Image-caption web data:
[Start of section]

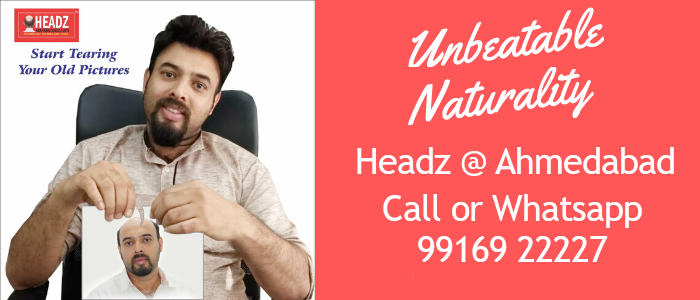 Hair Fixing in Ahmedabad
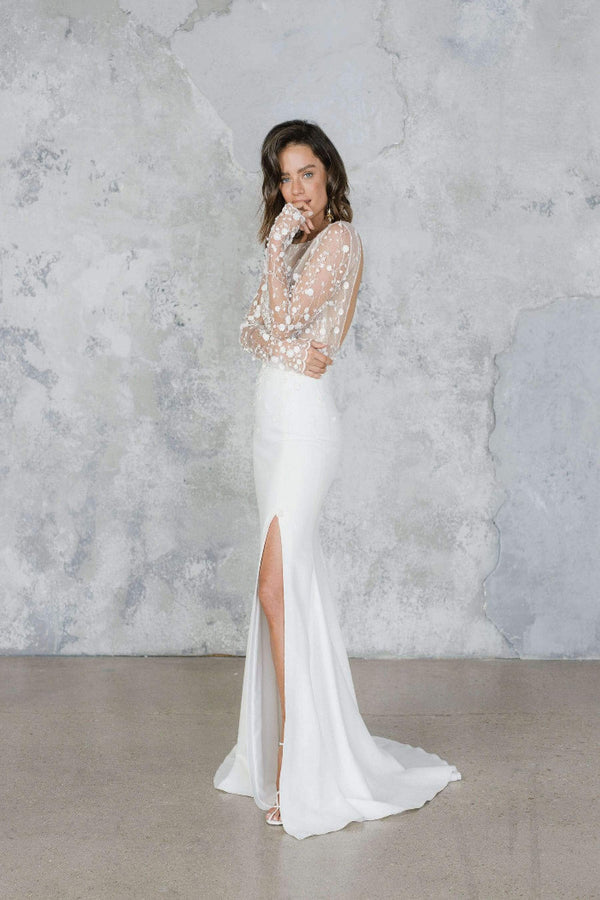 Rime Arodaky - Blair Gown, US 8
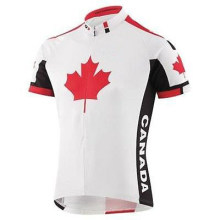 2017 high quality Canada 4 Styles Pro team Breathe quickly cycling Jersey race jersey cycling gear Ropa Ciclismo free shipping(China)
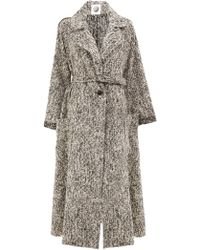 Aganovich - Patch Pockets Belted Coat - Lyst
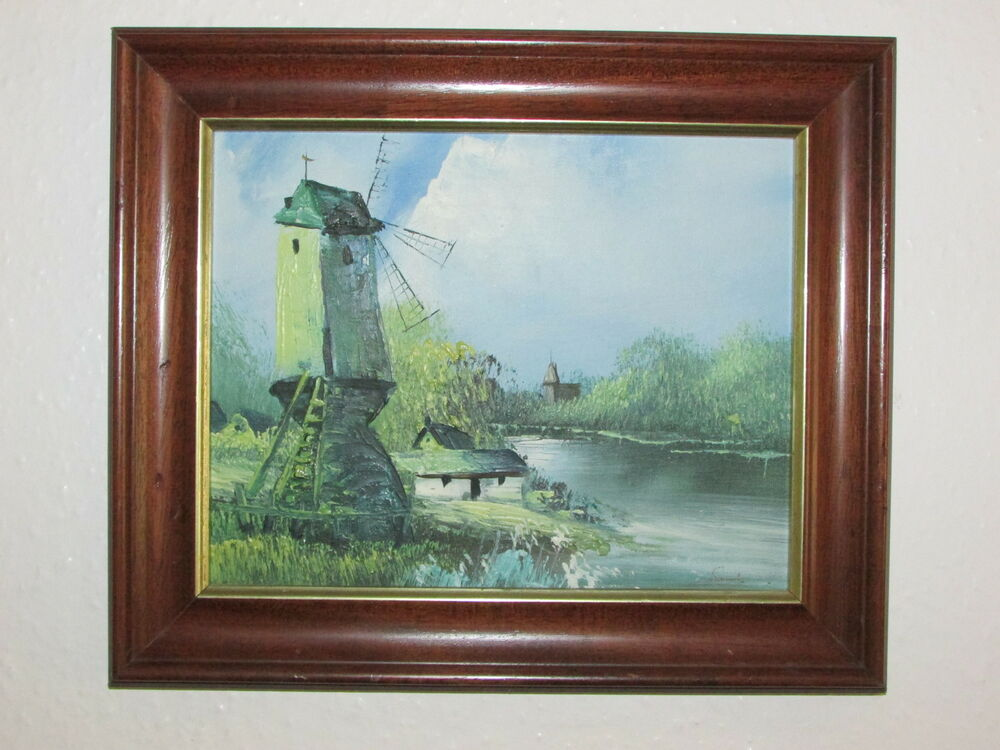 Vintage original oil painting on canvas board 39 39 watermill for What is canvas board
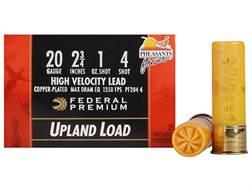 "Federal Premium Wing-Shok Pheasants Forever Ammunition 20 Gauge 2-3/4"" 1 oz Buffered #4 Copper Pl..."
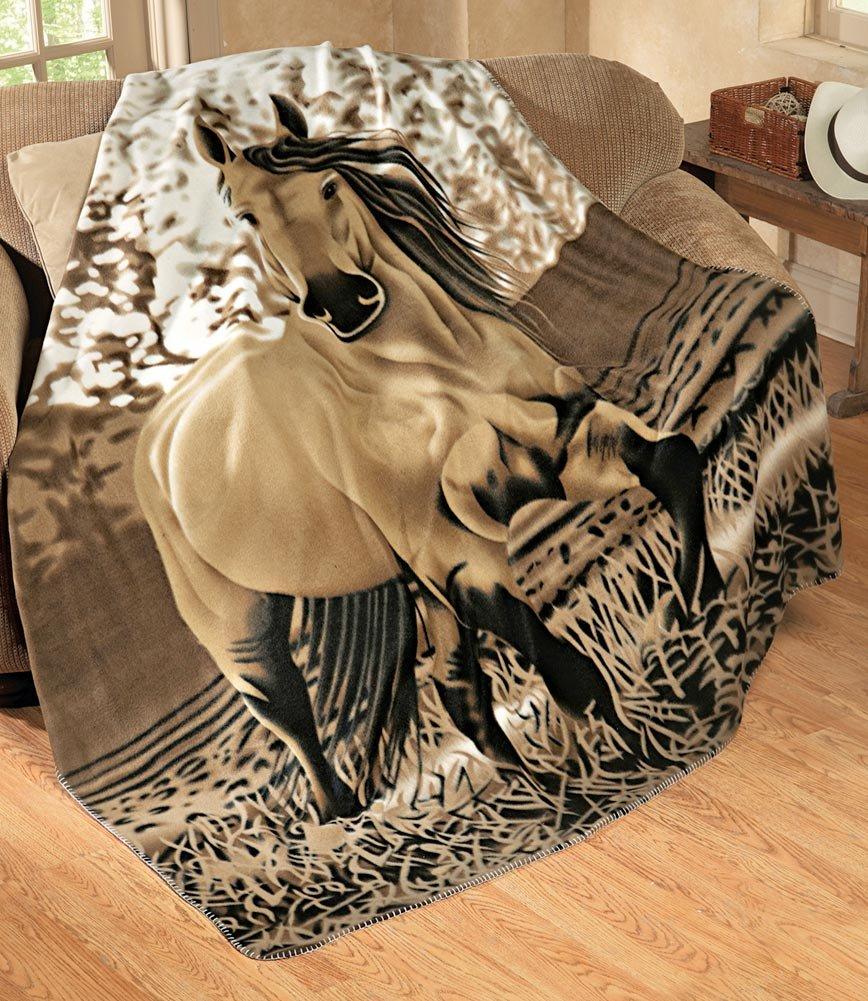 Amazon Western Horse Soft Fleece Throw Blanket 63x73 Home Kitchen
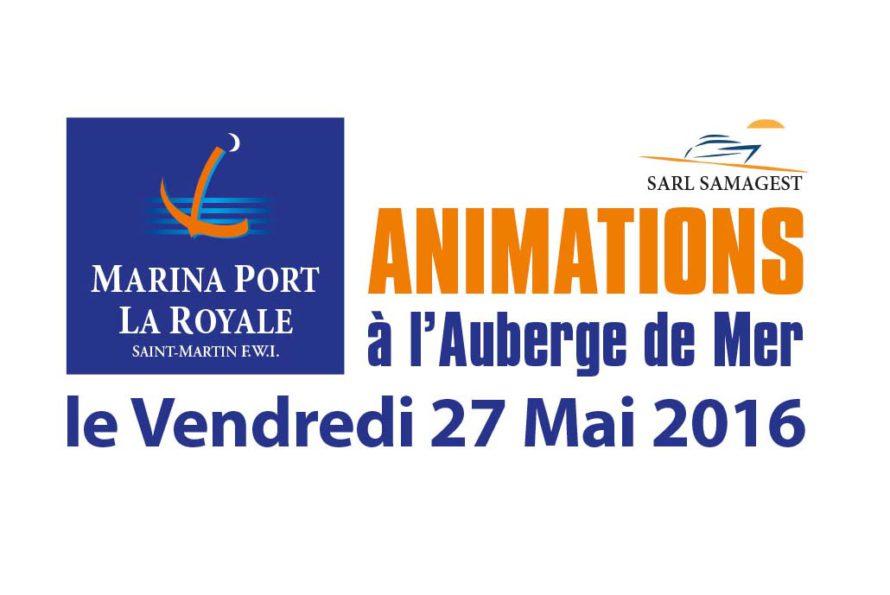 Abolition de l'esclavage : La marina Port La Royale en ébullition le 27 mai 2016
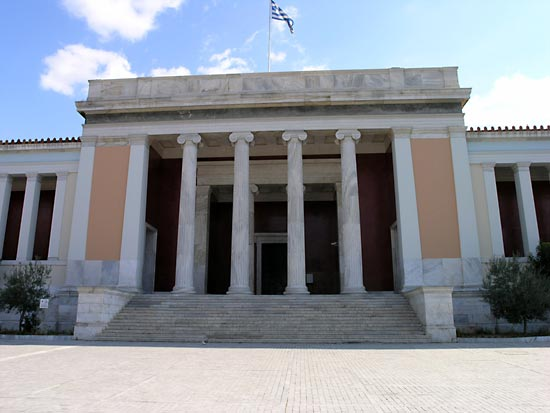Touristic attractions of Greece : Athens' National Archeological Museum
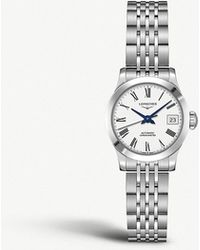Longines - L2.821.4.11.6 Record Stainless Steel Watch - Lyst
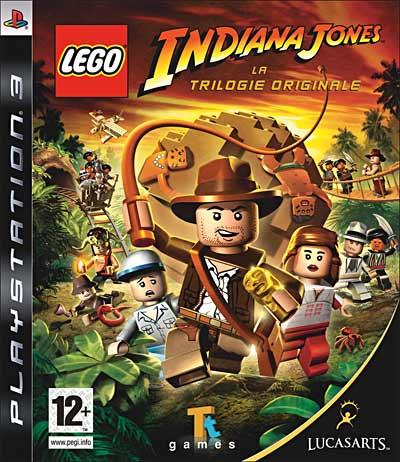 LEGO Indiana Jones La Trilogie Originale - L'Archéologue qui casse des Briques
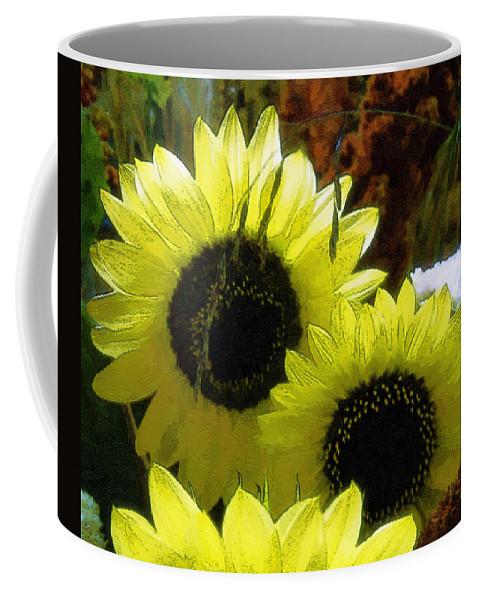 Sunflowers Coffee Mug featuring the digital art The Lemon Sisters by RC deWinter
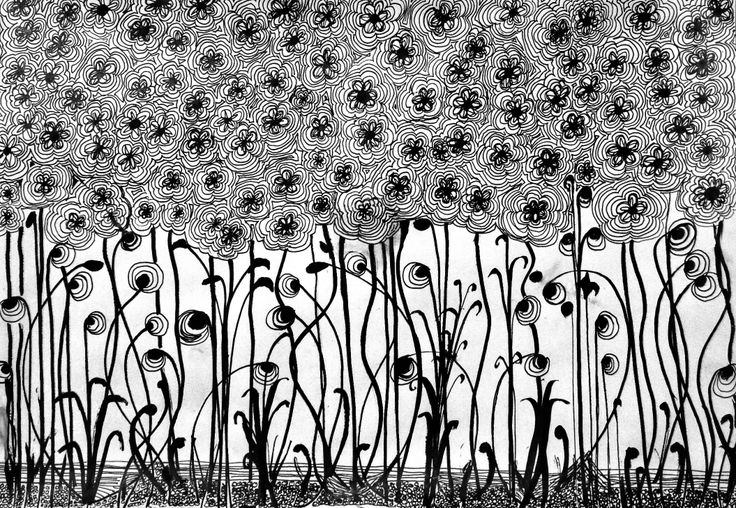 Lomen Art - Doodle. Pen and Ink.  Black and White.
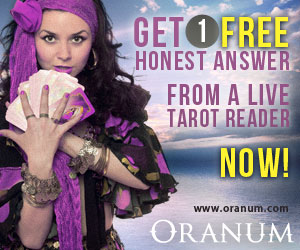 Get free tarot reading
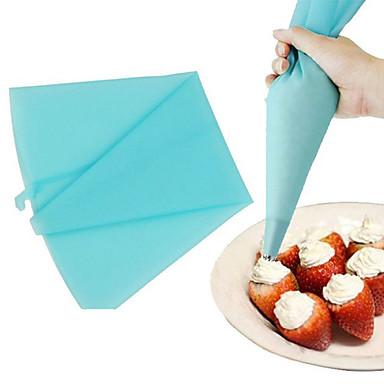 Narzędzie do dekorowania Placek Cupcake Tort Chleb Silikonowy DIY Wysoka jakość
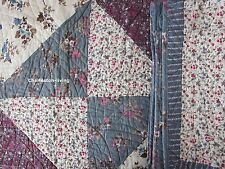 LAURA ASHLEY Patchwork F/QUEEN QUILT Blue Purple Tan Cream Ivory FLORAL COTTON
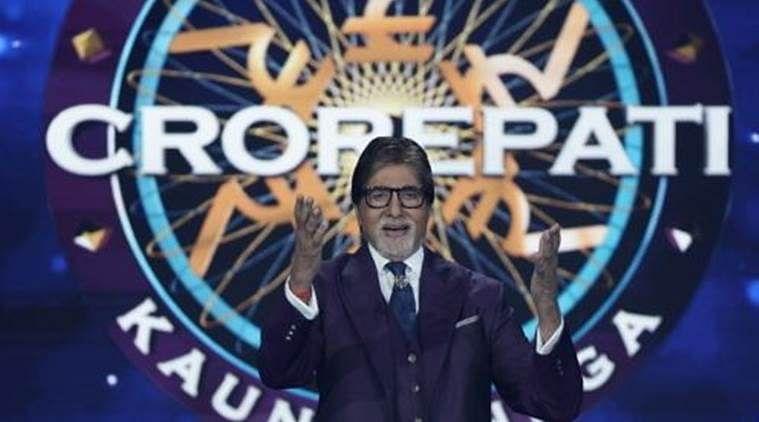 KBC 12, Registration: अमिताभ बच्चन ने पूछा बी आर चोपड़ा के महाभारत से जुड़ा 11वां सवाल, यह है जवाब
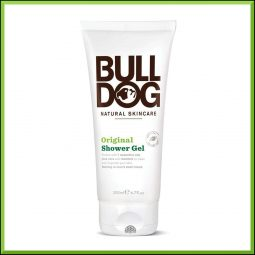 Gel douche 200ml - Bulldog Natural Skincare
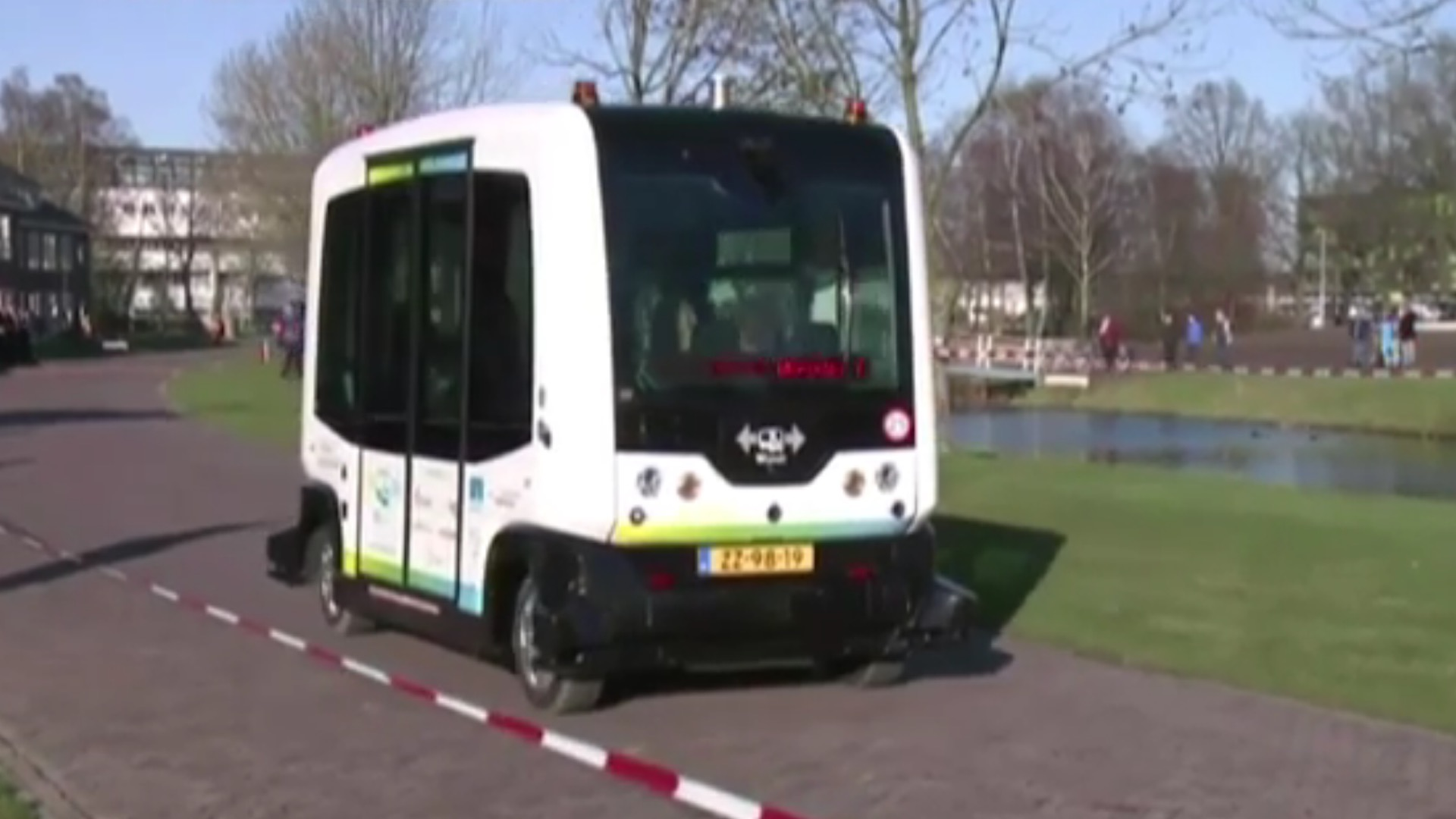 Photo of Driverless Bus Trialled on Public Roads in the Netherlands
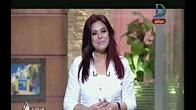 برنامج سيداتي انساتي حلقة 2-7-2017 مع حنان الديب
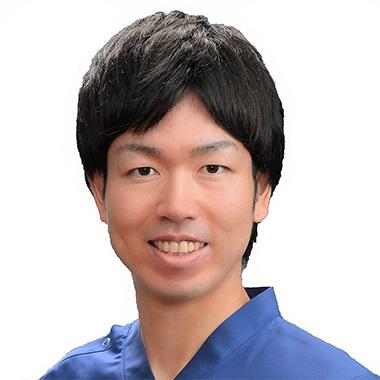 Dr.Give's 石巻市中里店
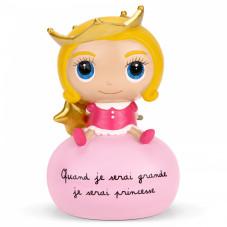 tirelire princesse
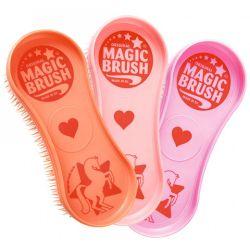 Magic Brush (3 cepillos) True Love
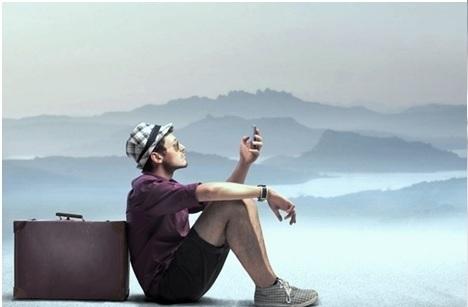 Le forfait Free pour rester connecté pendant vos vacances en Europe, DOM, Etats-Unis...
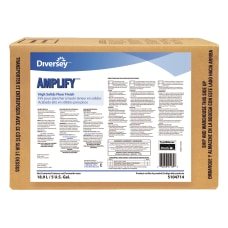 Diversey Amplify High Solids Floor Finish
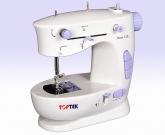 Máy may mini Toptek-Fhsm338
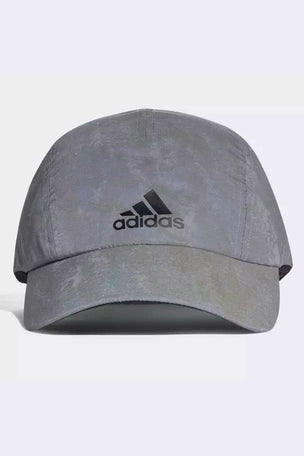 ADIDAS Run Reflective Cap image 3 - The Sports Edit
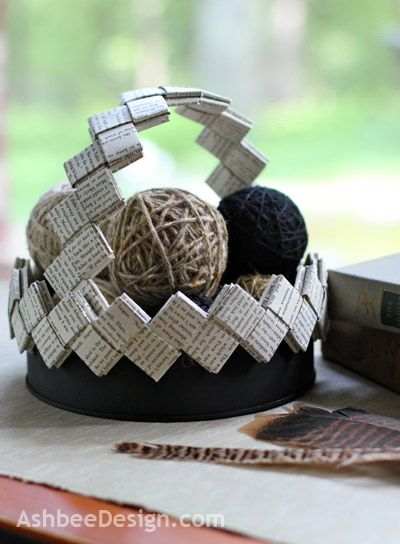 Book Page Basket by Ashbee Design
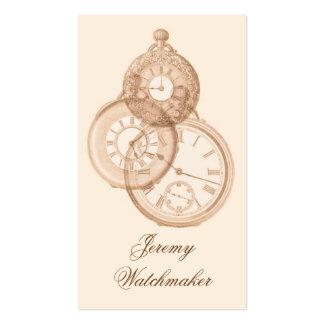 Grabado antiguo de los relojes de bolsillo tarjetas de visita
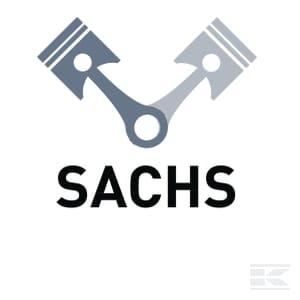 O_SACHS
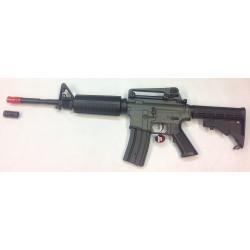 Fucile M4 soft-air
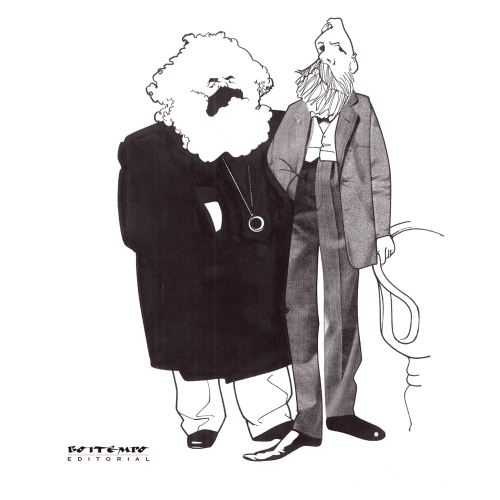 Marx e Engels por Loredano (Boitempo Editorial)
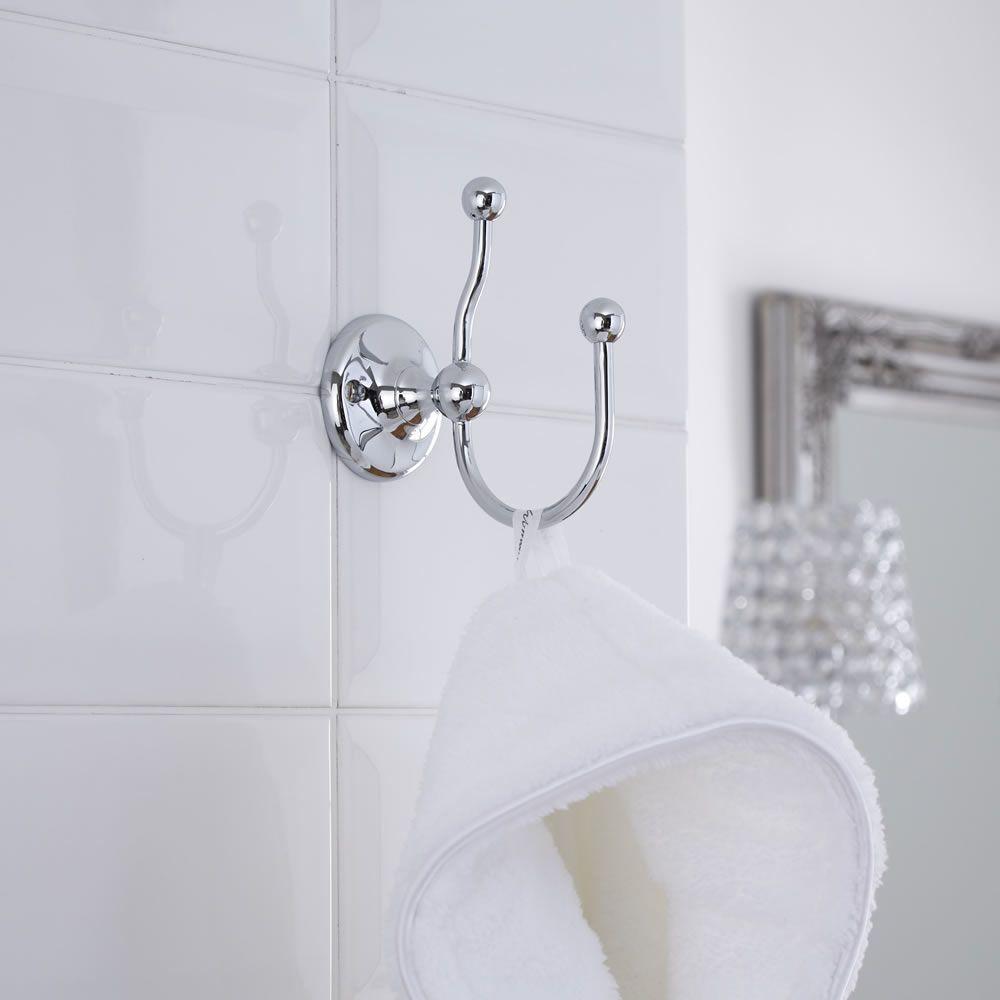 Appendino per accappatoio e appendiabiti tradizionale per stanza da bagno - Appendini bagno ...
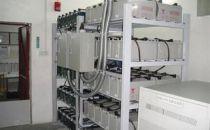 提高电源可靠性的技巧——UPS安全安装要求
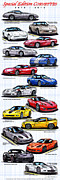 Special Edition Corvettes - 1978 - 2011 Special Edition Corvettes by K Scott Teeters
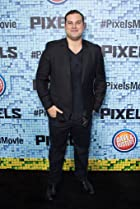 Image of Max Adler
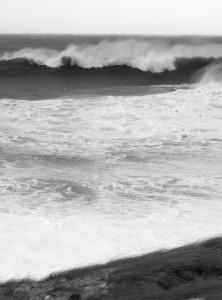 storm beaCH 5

[End of section]

_What you need to do:_
Exact copies of the lines from the one containing "Appendino per accappatoio" through the final line of the data are required; pictures are to be omitted.

_Response area:_
 Appendino per accappatoio e appendiabiti tradizionale per stanza da bagno - Appendini bagno ...
 提高电源可靠性的技巧——UPS安全安装要求
 Special Edition Corvettes - 1978 - 2011 Special Edition Corvettes by K Scott Teeters
 Image of Max Adler
 storm beaCH 5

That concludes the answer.